[[ Passage shown open ]]
On June 3rd, The Musical Autist had a sensory friendly concert at Anne Arundel Community College. We had not had a concert in two years, because we were focusing on starting our new programs, Musical Autist Troupe and the Empowerment Jam Sessions. However, the concert was great. There were around 50 people in attendance. We had a classical guitarist named Alex Barnett as our performer, and at the end of the concert, The Musical Autist Troupe played two songs. My favorite song Alex performed was “La Paloma,” which means the dove. I played “Speak Life” by TobyMac and “This Is Me” from The Greatest Showman with the Musical Autist Troupe.
A Sensory Friendly Concert is a concert that is geared toward people on the autism spectrum. At a typical concert venue, autistic vocalizations and movement are typically not allowed. If you were at a classical concert, you could only clap when you’re supposed to and you are not allowed to make noises or usher will ask you to leave the concert. The sensory friendly concerts that we put on are very different. In our concerts, we provide accommodations such as noise reduction headphones, sensory quiet room, scarves, and foam blocks, while maintaining the integrity of a classical or jazz concert with high level musicians. The sensory quiet room is a place were autistic individuals in the audience are free to go to if they need a sensory break or if they are about to have a meltdown. Also, the only amplification is from the stage. We do not use a house PA system because the snap, crackle, and pop of the amplifiers may be overpowering for autistic people.
Sensory Friendly Concerts started in 2011. My partner CJ Shiloh was the one who dreamed of this idea because she knew that a lot of concert venues were not accessible for people on the autism spectrum. Music therapists all over the country are starting to replicate the concerts that we created. We accept donations in a basket at the front of the concert venue. We also ask the attendees to fill out a survey in the program. The survey helps us collect data so that we can improve our concerts. The unofficial slogan of our Sensory Friendly Concerts is, “hand flapping allowed.” Not only do we allow autistic vocalizations but we allow hand flapping, head wagging, and rocking if it is desired by each individual on the spectrum. The whole idea of having a sensory friendly concert is that we want our concert venues to be accessible to all autistic people. It is our hope and dream that one day, concerts will be more accessible and inclusive to everyone who attends them.
[[ Passage shown closed ]]
= Task requirements =
In the account of the sensory friendly concert, rewrite the part starting at "On June 3rd, The" and ending at "Musical Autist Troupe.", replacing "classical guitarist" with "guest musician".
[[ Data listing open ]]
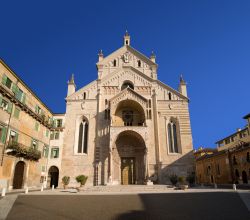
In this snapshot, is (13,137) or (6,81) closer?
(6,81)

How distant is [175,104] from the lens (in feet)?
100

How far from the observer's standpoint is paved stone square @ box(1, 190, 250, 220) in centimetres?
1047

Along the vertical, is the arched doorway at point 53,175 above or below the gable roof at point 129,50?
below

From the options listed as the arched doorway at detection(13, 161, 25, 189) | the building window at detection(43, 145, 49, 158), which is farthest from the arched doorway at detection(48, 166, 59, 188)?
the arched doorway at detection(13, 161, 25, 189)

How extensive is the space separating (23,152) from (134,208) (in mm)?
18449

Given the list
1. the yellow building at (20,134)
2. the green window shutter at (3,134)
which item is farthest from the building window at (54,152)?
the green window shutter at (3,134)

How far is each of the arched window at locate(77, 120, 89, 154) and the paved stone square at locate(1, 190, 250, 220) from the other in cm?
1418

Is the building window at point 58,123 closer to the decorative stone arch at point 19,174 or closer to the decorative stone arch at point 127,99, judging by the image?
the decorative stone arch at point 19,174

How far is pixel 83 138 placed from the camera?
29.1m

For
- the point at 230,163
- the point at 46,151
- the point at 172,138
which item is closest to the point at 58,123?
the point at 46,151

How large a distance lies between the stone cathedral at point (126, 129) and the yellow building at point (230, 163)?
8.57 metres

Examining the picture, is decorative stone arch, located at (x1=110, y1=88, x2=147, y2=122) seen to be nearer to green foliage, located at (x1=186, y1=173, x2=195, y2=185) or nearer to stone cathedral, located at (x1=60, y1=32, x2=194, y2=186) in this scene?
stone cathedral, located at (x1=60, y1=32, x2=194, y2=186)

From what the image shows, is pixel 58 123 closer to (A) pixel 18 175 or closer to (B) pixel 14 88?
(A) pixel 18 175

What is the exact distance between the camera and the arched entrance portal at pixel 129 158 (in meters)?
[[ Data listing closed ]]
= Response area =
On June 3rd, The Musical Autist had a sensory friendly concert at Anne Arundel Community College. We had not had a concert in two years, because we were focusing on starting our new programs, Musical Autist Troupe and the Empowerment Jam Sessions. However, the concert was great. There were around 50 people in attendance. We had a guest musician named Alex Barnett as our performer, and at the end of the concert, The Musical Autist Troupe played two songs. My favorite song Alex performed was “La Paloma,” which means the dove. I played “Speak Life” by TobyMac and “This Is Me” from The Greatest Showman with the Musical Autist Troupe.